By Kevin Kelley
A proposed reorganization of NASA’s Glenn Research Center would have the facility concentrate on four specialties – power, propulsion, communications and materials for extreme environments.
The reorganization plan still needs approval from NASA headquarters in Washington, D.C. Glenn’s new director, Jim Free, said he expects action to be taken on the plan within the next year.
“The sooner we can get there the better,” said Free, who joined NASA in 1990 and had served as Glenn’s deputy director for a year.
Free and outgoing Director Ray Lugo discussed the center’s future with reporters Dec. 12.
The reorganization will better position Glenn for a future in which the budget for the space agency may be stagnant or shrink, the NASA leaders said. Free said he did not anticipate any reductions in the center’s civil servant workforce.
“We do a lot of things at NASA Glenn, and we do a lot of things well,” said Lugo, who is retiring from the space agency. “But we’re not as deep in areas where we’re good as we need to be. What we have been doing is trying to narrow our focus a little bit and get deeper in areas where we can really impact not only the NASA work but industries in the local community.”
Free said the proposed reorganization would concentrate resources from Glenn’s existing specialties in ways that shepherd technologies from early development to flight.
“So there’s one group that we look to that takes advanced communication, thinks up the next great idea and has the ability to push it all the way to flight,” Free explained. “That’s what the mission of the center is – driving our research and technology into our missions.”
Aeronautics-related projects, such as aircraft engine icing research and work for the Federal Aviation Administration, will remain prominent at Glenn, Free said.
Glenn’s space-related research will include utilizing its Space Power Facility, the world’s largest space environment vacuum chamber, to test future NASA spacecraft. But the facility, located at Glenn’s Plum Brook Station in Sandusky, will also be made available to commercial space firms working on private space transportation systems, said Lugo, who was appointed Glenn’s director in 2010.
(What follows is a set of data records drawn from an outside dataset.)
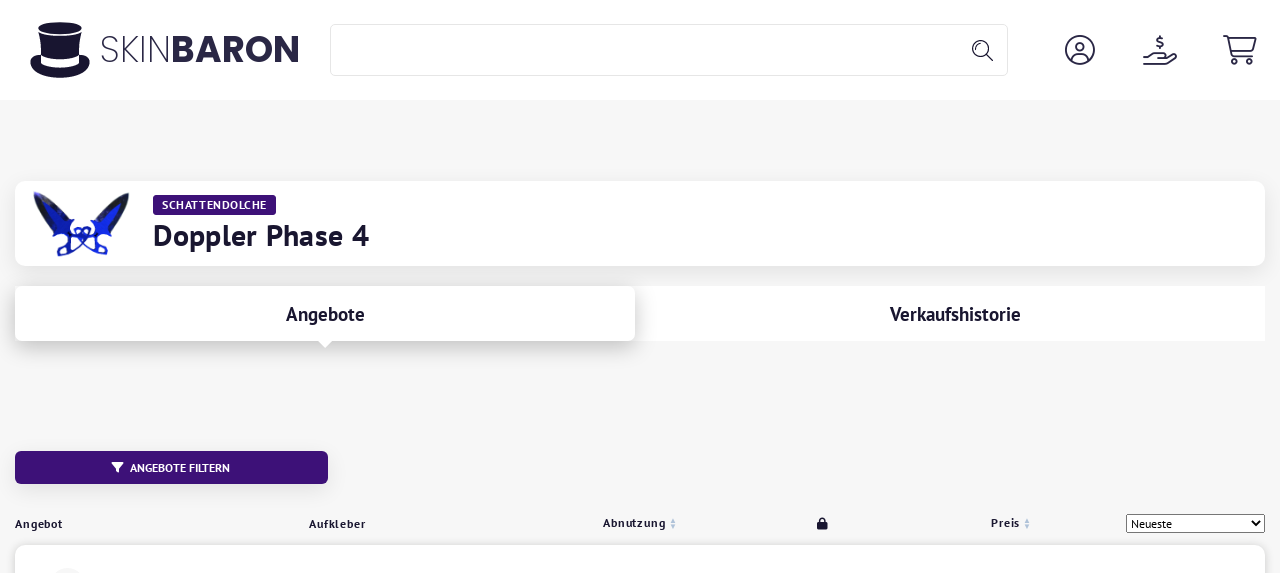

--- FILE ---
content_type: image/svg+xml
request_url: https://skinbaron.de/assets/img/i-klarna.svg
body_size: 239
content:
<svg xmlns="http://www.w3.org/2000/svg" width="40" height="26" fill="none" viewBox="0 0 40 26"><path fill="#fff" d="M0 0h40v26H0z"/><g clip-path="url(#a)"><path fill="#FFA8CD" d="M2 13c0-3.05 0-4.58.75-5.66.3-.43.66-.8 1.09-1.1 1.08-.74 2.6-.74 5.66-.74h20.65c3.05 0 4.57 0 5.66.75.43.3.8.66 1.09 1.09.75 1.08.75 2.6.75 5.66 0 3.05 0 4.58-.75 5.66-.3.43-.66.8-1.09 1.1-1.09.74-2.61.74-5.66.74H9.5c-3.05 0-4.58 0-5.66-.75-.43-.3-.8-.66-1.1-1.09C2 17.58 2 16.06 2 13Z"/><path fill="#0B051D" d="M30.72 15.08c-.62 0-1.1-.51-1.1-1.14 0-.62.48-1.14 1.1-1.14.63 0 1.11.52 1.11 1.14 0 .63-.48 1.14-1.1 1.14Zm-.3 1.2c.52 0 1.2-.2 1.58-.99l.03.02c-.16.43-.16.69-.16.75v.1h1.33v-4.44h-1.33v.1c0 .07 0 .32.16.75l-.03.02a1.68 1.68 0 0 0-1.59-.99c-1.27 0-2.16 1.01-2.16 2.34 0 1.33.9 2.34 2.16 2.34Zm-4.5-4.68c-.6 0-1.08.21-1.46 1l-.04-.03c.17-.43.17-.68.17-.75v-.1h-1.34v4.45h1.37v-2.35c0-.61.36-1 .94-1 .57 0 .86.33.86 1v2.35h1.37v-2.83c0-1.01-.79-1.74-1.87-1.74Zm-4.65 1-.04-.03c.16-.43.16-.68.16-.75v-.1h-1.33v4.45h1.37l.01-2.14c0-.63.33-1 .87-1 .15 0 .26.01.4.05v-1.36c-.6-.13-1.14.1-1.44.87Zm-4.37 2.48c-.62 0-1.1-.51-1.1-1.14 0-.62.48-1.14 1.1-1.14.63 0 1.11.52 1.11 1.14 0 .63-.48 1.14-1.1 1.14Zm-.3 1.2c.52 0 1.2-.2 1.58-.99l.03.02c-.16.43-.16.69-.16.75v.1h1.33v-4.44h-1.33v.1c0 .07 0 .32.16.75l-.03.02a1.68 1.68 0 0 0-1.59-.99c-1.27 0-2.16 1.01-2.16 2.34 0 1.33.9 2.34 2.16 2.34Zm-4.09-.11h1.38V9.74H12.5v6.43Zm-1-6.43h-1.4c0 1.14-.7 2.17-1.78 2.9l-.42.3v-3.2H6.46v6.43H7.9v-3.2l2.4 3.2h1.78l-2.31-3.05a4.08 4.08 0 0 0 1.73-3.38Z"/></g><defs><clipPath id="a"><path fill="#fff" d="M0 0h35.66v15H0z" transform="translate(2 5.5)"/></clipPath></defs></svg>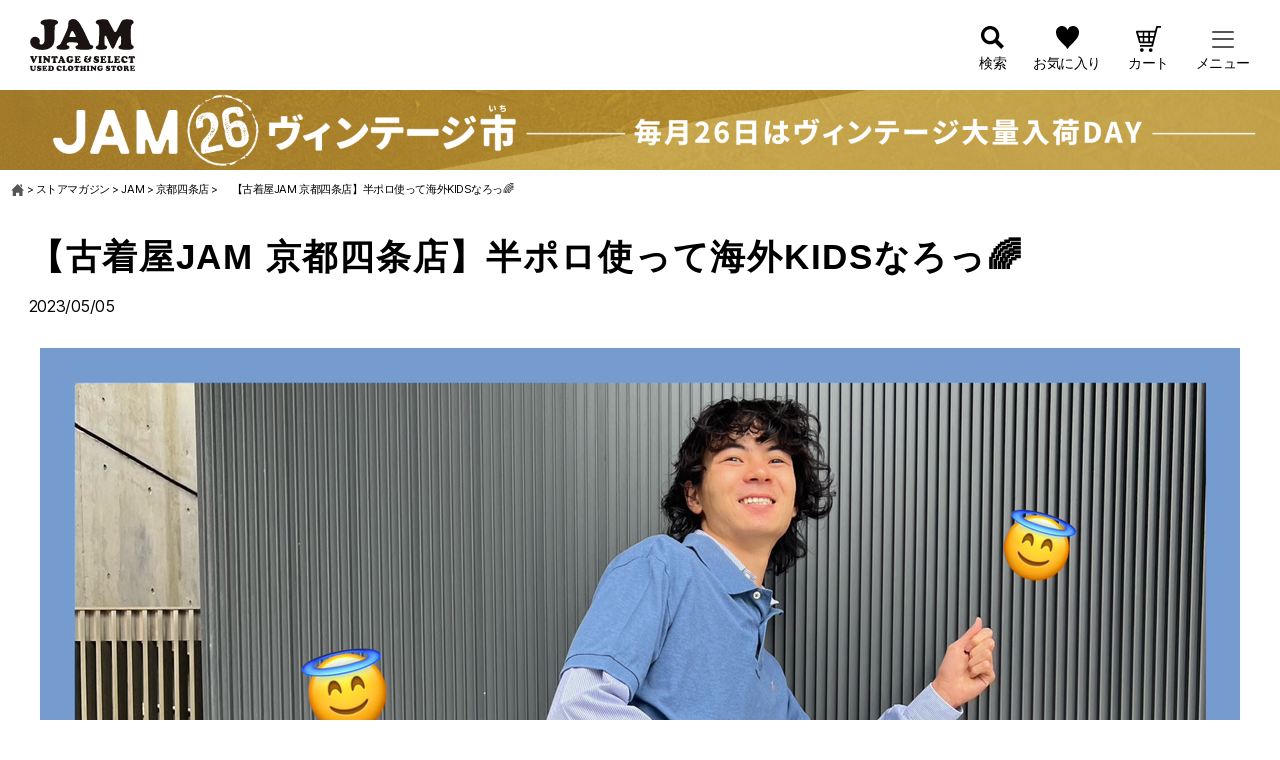

--- FILE ---
content_type: image/svg+xml
request_url: https://jamtrading.itembox.design/item/jam/img/menu/ico_women.svg
body_size: 252
content:
<svg xmlns="http://www.w3.org/2000/svg" width="12" height="12"><path data-name="パス 962" d="M10.411 9.653c-1.484-.34-3.289-1.218-2.757-2.361a1.723 1.723 0 002.225.4c-2.373-.6 1.167-4.735-1.935-7.052A3.262 3.262 0 005.988 0a3.156 3.156 0 00-1.932.641c-3.1 2.317.438 6.451-1.936 7.052a1.739 1.739 0 002.226-.4c.532 1.142-1.276 2.021-2.757 2.36a1.757 1.757 0 00-1.589 2V12h12v-.345a1.757 1.757 0 00-1.589-2.002z" fill="#803c3c"/></svg>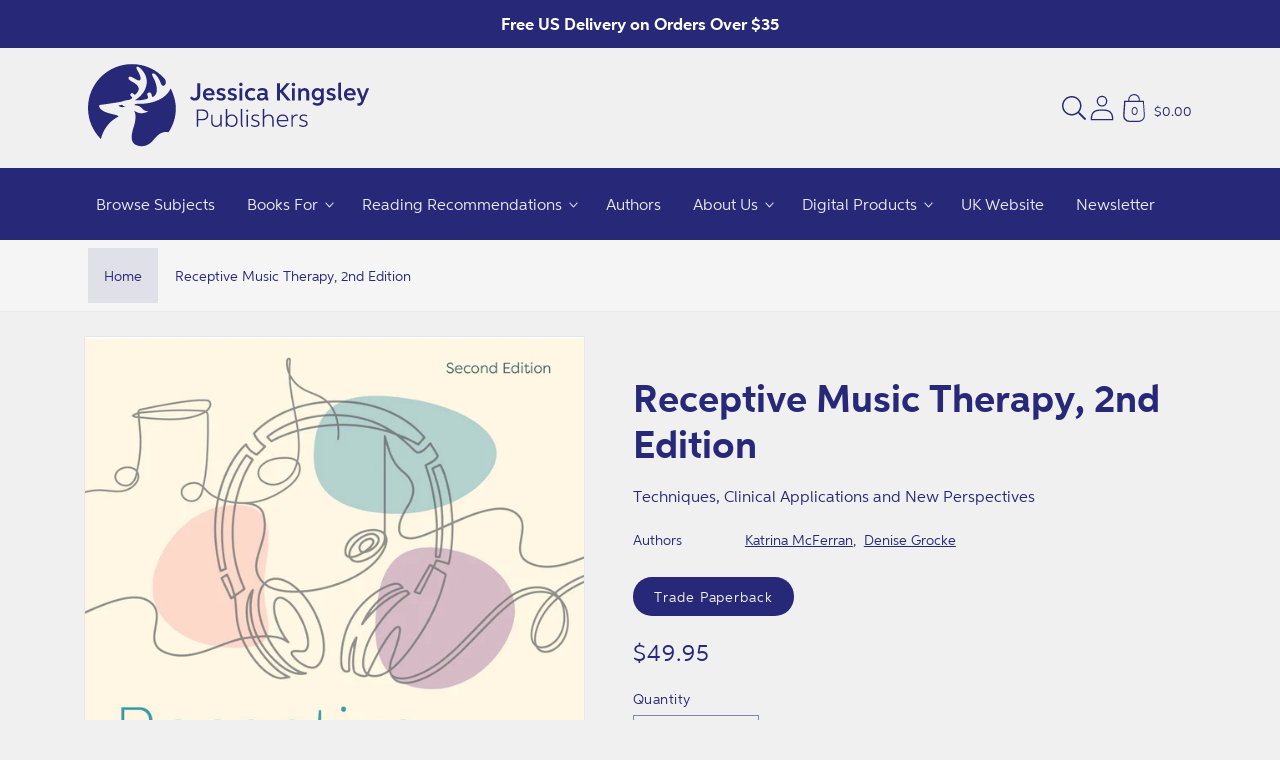

--- FILE ---
content_type: text/css
request_url: https://cdn.shopify.com/extensions/019b98e8-a653-7a78-b271-8d07695c131f/hachette-control-68/assets/product-form.css
body_size: -485
content:
.hachette-product-form>*+*{margin:var(--space-16) 0}.hachette-product-form__buttons{max-width:27.5rem}.hachette-product-form .preorder-date,.hachette-product-form .ebook,.hachette-product-form .stock-check{font-size:var(--body-sm)}.hachette-product-form .preorder-date strong{font-size:var(--body-md)}.hachette-product-form .ebook .icon__color-1{fill:var(--color-foreground);stroke:var(--color-foreground)}.hachette-product-form .ebook .icon__color-2{stroke:var(--color-foreground)}.hachette-product-form .stock-check .icon,.hachette-product-form .ebook .icon{height:var(--space-16);width:var(--space-16);vertical-align:text-top}.hachette-product-form .button.inspection-copy{max-width:20rem}.hachette-product-form .icon-error{height:var(--space-16);width:var(--space-16);vertical-align:text-top}.customer-limit{display:inline-block;margin-top:var(--space-12);font-size:var(--body-sm)}

--- FILE ---
content_type: text/css
request_url: https://us.jkp.com/cdn/shop/t/25/assets/section-breadcrumb-menu.css?v=46817416215447410761744704102
body_size: -339
content:
.breadcrumb{border-bottom:1px solid rgba(var(--color-foreground), 0.06)}.breadcrumb.no-border{border-bottom:none}.breadcrumb__inner{max-width:var(--page-width);margin:0 auto;padding:0 var(--space-48)}@media(max-width: 46.875em){.breadcrumb__inner{padding:0 var(--space-16);padding-left:0}}@media(max-width: 36em){.breadcrumb__menu{overflow-x:scroll}.breadcrumb__menu::-webkit-scrollbar{-webkit-appearance:none;display:none}}.breadcrumb__list{display:flex;align-items:center;position:relative;padding:var(--space-8) 0;margin:0}.breadcrumb__list>*{white-space:nowrap}.breadcrumb__list--centered{justify-content:center}.breadcrumb__list--line-seperators{padding:var(--space-16) 0}.breadcrumb__list--line-seperators .breadcrumb__item{position:relative}.breadcrumb__list--line-seperators .breadcrumb__item:not(:last-child):after{content:"";border-right:.0625rem solid rgb(var(--color-foreground), 0.5);width:1px;height:1.5rem}.breadcrumb__list--line-seperators .breadcrumb__item:first-child .breadcrumb__link{background-color:rgba(0,0,0,0);padding:0;padding-right:var(--space-16)}.breadcrumb__list--line-seperators .breadcrumb__item:last-child{color:rgb(var(--color-foreground))}.breadcrumb__list--line-seperators .breadcrumb__item:not(:first-child) .breadcrumb__link{background-color:rgba(0,0,0,0);padding:0 var(--space-16)}.breadcrumb__item{display:flex;align-items:center;font-size:var(--body-sm)}.breadcrumb__item:first-child .full-unstyled-link{background-color:rgb(var(--color-foreground), 0.1)}.breadcrumb__item .full-unstyled-link{padding:var(--space-16);background-color:rgb(var(--color-foreground), 0.05);margin-right:.06rem;transition:all .2s}.breadcrumb__item .full-unstyled-link:hover{background-color:rgb(var(--color-foreground), 0.15)}.breadcrumb__item-image{width:var(--size-home-image)}@media(max-width: 46.875em){.breadcrumb__item-image{width:var(--size-home-image-mobile)}}.breadcrumb__item-image img{display:block;height:auto;width:100%}.breadcrumb__item-image:first-child .full-unstyled-link{background-color:rgba(0,0,0,0)}.breadcrumb__title{padding:var(--space-16)}
/*# sourceMappingURL=section-breadcrumb-menu.css.map */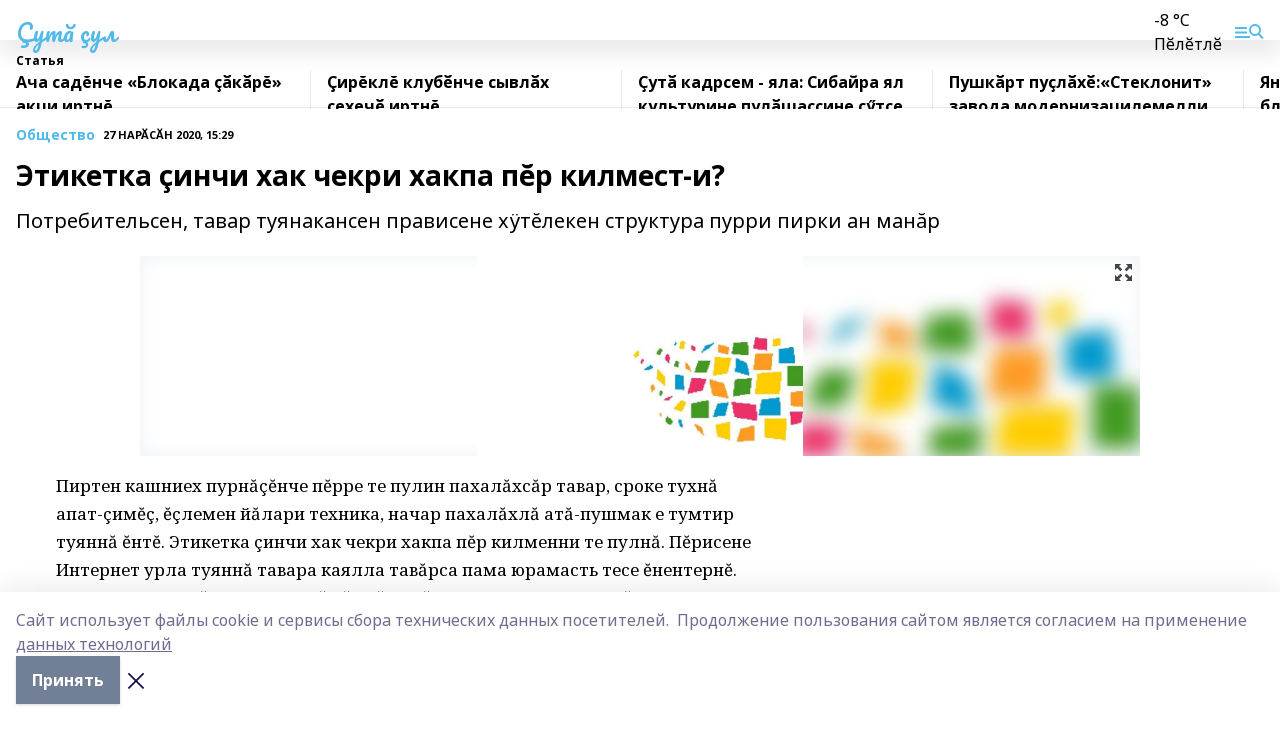

--- FILE ---
content_type: text/html ; charset=windows-1251
request_url: https://ad.adriver.ru/cgi-bin/rle.cgi?sid=1&ad=780801&bt=21&pid=3915086&bid=10043329&bn=10043329&rnd=527366301&tuid=1&cfa=1
body_size: 396
content:
<!DOCTYPE html>
<html lang="en">

<head>
    <meta charset="UTF-8">
    <meta http-equiv="X-UA-Compatible" content="IE=edge">
    <meta name="viewport" content="width=device-width, initial-scale=1.0">
    <title>Document</title>
</head>

<body>
    <script>
        window.parent.postMessage({ eCid: "ASDsYHGgtHMVLtWEtx6IEdA" }, '*');
    </script>
</body>

</html>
In addition to the work it does for the space agency, Glenn performs $40 million annually in research and testing work for outside entities such as large aerospace companies, said Lugo, one of the last NASA executives who was with the agency in the Apollo days.
The center’s icing tunnel is booked by firms into 2014, Lugo noted. Glenn’s engineers have done consulting work for firms as diverse as aerospace companies to a vinyl record manufacturer, he said. Glenn wants more area firms to see the center as a solutions provider, or even a local laboratory, Lugo said.
Lugo acknowledged that an “undercurrent of uncertainty” about the future, related to changing budgets and assignments, has been present at Glenn in recent years.
“If you look at the history of the center from 1994 to today, we’ve had more downs than ups,” Lugo said. But, he said, Glenn employees’ work over the years has positioned the center well to compete for future assignments.
Of his 37-year career with the space agency, Lugo said, “It’s been a good ride.”